Spatial reasoning records:
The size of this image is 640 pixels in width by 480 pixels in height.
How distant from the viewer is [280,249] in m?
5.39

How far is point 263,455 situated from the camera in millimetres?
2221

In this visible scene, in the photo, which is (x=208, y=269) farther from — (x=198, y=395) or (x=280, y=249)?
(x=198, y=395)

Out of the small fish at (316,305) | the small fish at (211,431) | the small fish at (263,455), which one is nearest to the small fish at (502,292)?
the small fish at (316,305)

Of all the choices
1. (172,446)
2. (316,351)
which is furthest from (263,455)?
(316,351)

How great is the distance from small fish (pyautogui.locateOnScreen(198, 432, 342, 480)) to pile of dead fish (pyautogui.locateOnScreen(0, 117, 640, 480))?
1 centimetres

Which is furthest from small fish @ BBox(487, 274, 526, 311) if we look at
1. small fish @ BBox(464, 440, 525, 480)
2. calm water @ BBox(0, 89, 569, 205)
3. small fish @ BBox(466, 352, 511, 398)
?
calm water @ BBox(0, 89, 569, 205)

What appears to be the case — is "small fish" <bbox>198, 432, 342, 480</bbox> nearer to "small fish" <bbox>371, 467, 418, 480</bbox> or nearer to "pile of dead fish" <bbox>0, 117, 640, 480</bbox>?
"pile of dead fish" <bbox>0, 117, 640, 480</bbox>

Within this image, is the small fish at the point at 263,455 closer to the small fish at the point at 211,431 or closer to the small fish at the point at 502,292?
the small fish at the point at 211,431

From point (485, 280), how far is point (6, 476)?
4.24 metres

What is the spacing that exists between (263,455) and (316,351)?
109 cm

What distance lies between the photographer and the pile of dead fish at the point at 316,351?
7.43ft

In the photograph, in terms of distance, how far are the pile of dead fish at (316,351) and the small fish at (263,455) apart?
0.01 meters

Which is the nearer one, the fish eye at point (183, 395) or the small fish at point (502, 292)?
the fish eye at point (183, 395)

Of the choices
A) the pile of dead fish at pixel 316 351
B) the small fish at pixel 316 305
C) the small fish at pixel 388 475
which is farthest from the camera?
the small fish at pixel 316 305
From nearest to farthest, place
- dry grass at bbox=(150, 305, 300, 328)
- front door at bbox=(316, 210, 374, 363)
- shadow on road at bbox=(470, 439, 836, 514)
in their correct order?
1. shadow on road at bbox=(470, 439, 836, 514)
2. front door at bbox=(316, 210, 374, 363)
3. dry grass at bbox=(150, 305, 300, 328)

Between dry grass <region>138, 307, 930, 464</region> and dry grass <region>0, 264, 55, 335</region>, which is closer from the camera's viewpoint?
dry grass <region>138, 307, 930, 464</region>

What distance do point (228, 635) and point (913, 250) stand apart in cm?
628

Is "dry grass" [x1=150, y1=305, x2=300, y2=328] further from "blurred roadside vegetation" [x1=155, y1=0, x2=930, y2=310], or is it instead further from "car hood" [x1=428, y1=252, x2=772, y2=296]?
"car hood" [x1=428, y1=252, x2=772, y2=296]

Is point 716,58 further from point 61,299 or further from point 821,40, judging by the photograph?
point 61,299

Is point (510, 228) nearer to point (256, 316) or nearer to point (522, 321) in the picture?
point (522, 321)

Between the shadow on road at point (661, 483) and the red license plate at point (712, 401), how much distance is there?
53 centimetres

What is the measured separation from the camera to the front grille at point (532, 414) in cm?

> Set task: Reproduce all of the rows above word for word.

> Task answer:
The size of this image is 640 pixels in width by 480 pixels in height.
How distant from the viewer is [280,249] in m?
5.39

How far is point 263,455 situated from the camera in millimetres?
2221

In this visible scene, in the photo, which is (x=208, y=269) farther from — (x=198, y=395) or (x=280, y=249)?
(x=198, y=395)

Out of the small fish at (316,305) | the small fish at (211,431) | the small fish at (263,455), which one is nearest to the small fish at (502,292)?
the small fish at (316,305)

Of all the choices
1. (172,446)
2. (316,351)
which is furthest from (263,455)?
(316,351)

How great is the distance from small fish (pyautogui.locateOnScreen(198, 432, 342, 480)) to pile of dead fish (pyautogui.locateOnScreen(0, 117, 640, 480))?
1 centimetres

Which is furthest from small fish @ BBox(487, 274, 526, 311) if we look at
1. small fish @ BBox(464, 440, 525, 480)
2. calm water @ BBox(0, 89, 569, 205)
3. small fish @ BBox(466, 352, 511, 398)
?
calm water @ BBox(0, 89, 569, 205)

What appears to be the case — is "small fish" <bbox>198, 432, 342, 480</bbox> nearer to "small fish" <bbox>371, 467, 418, 480</bbox> or nearer to "pile of dead fish" <bbox>0, 117, 640, 480</bbox>?
"pile of dead fish" <bbox>0, 117, 640, 480</bbox>

Within this image, is the small fish at the point at 263,455 closer to the small fish at the point at 211,431 or closer to the small fish at the point at 502,292?
the small fish at the point at 211,431

From point (485, 280), how far is point (6, 476)?
4.24 metres

What is the spacing that exists between (263,455) and (316,351)?
109 cm

What distance lies between the photographer and the pile of dead fish at the point at 316,351?
7.43ft

In the photograph, in terms of distance, how far are the pile of dead fish at (316,351) and the small fish at (263,455) apart?
0.01 meters

Which is the nearer one, the fish eye at point (183, 395) or the small fish at point (502, 292)?
the fish eye at point (183, 395)

Of the choices
A) the pile of dead fish at pixel 316 351
B) the small fish at pixel 316 305
C) the small fish at pixel 388 475
which is farthest from the camera?
the small fish at pixel 316 305
From nearest to farthest, place
- dry grass at bbox=(150, 305, 300, 328)
- front door at bbox=(316, 210, 374, 363)
- shadow on road at bbox=(470, 439, 836, 514)
in their correct order?
1. shadow on road at bbox=(470, 439, 836, 514)
2. front door at bbox=(316, 210, 374, 363)
3. dry grass at bbox=(150, 305, 300, 328)

Between dry grass <region>138, 307, 930, 464</region> and dry grass <region>0, 264, 55, 335</region>, which is closer from the camera's viewpoint?
dry grass <region>138, 307, 930, 464</region>

What distance do point (228, 635) and point (913, 250) stand apart in cm?
628

Is "dry grass" [x1=150, y1=305, x2=300, y2=328] further from "blurred roadside vegetation" [x1=155, y1=0, x2=930, y2=310], or is it instead further from "car hood" [x1=428, y1=252, x2=772, y2=296]?
"car hood" [x1=428, y1=252, x2=772, y2=296]

Is point 716,58 further from point 61,299 or further from point 821,40, judging by the photograph?
point 61,299

Is point (510, 228) nearer to point (256, 316) or nearer to point (522, 321) in the picture?
point (522, 321)

Between the shadow on road at point (661, 483) and the red license plate at point (712, 401), how much distance is there?
53 centimetres

What is the measured separation from the camera to the front grille at point (532, 414) in cm?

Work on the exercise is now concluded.